Source records:
-=-=-=-=-

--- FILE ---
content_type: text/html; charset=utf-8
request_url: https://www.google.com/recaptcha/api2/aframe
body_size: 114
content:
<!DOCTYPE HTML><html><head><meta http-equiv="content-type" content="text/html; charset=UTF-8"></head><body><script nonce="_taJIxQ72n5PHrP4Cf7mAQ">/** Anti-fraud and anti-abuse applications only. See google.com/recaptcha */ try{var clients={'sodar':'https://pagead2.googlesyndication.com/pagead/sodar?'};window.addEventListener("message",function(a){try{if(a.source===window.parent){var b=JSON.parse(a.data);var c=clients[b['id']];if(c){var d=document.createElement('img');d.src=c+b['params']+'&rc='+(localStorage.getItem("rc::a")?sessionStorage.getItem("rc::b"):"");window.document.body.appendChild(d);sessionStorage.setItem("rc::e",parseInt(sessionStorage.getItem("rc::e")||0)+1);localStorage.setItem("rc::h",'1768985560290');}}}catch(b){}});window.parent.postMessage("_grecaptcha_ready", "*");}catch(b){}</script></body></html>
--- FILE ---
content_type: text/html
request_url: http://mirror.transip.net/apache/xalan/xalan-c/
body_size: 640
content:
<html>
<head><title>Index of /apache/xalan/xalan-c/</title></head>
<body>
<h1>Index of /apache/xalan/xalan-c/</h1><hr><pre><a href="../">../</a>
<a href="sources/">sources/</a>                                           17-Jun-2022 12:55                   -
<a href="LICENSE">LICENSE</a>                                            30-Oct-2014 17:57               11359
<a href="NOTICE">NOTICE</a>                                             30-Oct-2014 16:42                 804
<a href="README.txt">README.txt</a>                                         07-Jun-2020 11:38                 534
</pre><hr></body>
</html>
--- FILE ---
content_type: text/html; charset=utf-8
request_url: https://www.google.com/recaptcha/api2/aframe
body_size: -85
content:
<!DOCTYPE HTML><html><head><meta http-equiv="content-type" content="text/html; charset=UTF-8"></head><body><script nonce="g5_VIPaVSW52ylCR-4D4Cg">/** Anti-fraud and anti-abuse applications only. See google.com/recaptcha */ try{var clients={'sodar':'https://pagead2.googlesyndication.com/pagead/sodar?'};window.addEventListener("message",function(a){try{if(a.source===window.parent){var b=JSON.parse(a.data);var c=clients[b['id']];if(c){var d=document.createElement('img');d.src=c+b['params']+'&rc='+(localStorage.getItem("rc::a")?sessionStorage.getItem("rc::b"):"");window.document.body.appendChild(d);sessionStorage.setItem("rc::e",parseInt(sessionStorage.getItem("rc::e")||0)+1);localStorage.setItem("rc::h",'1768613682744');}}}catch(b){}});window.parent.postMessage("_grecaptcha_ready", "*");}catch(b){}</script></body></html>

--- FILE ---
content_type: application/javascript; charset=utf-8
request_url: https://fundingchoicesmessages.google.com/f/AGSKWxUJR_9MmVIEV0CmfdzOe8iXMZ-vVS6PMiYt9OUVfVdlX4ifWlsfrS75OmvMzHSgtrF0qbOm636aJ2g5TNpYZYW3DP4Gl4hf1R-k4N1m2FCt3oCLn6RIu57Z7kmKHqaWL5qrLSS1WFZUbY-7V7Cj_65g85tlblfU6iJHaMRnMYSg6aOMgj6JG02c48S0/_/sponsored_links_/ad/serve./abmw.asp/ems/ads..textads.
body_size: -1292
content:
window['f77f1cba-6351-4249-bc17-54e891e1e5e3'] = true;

-=-=-=-=-

Problem details:
Among the records, find the lines that contain "Index" and copy each of them.

Written answer:
<head><title>Index of /apache/xalan/xalan-c/</title></head>
<h1>Index of /apache/xalan/xalan-c/</h1><hr><pre><a href="../">../</a>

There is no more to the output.